##### Available data #####

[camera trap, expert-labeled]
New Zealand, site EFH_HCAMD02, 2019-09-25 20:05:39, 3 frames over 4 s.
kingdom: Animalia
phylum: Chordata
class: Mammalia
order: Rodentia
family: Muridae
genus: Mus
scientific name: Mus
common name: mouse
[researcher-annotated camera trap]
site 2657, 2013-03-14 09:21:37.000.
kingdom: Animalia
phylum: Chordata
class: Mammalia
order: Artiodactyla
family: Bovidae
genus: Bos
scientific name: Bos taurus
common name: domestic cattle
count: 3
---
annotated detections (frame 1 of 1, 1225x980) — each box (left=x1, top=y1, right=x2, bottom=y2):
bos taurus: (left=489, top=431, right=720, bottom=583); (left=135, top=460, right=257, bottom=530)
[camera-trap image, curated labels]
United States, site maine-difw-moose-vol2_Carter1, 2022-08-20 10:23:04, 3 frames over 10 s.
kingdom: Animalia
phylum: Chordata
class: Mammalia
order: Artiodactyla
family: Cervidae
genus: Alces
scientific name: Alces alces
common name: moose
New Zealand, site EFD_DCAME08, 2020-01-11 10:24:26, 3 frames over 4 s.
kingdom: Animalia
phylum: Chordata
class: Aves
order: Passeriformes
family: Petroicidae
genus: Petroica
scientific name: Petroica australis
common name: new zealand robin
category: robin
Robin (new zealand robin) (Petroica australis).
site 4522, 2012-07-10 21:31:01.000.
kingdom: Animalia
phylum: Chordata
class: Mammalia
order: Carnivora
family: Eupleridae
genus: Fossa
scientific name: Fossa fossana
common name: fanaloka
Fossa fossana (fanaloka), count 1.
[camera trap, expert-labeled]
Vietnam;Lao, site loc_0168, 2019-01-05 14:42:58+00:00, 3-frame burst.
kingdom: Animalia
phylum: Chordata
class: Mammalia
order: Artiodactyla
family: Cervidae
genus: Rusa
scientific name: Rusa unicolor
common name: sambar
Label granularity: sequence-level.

#####

- **Problem statement**: For each line above that includes "over", make a copy.

- **Result of the task**:
New Zealand, site EFH_HCAMD02, 2019-09-25 20:05:39, 3 frames over 4 s.
United States, site maine-difw-moose-vol2_Carter1, 2022-08-20 10:23:04, 3 frames over 10 s.
New Zealand, site EFD_DCAME08, 2020-01-11 10:24:26, 3 frames over 4 s.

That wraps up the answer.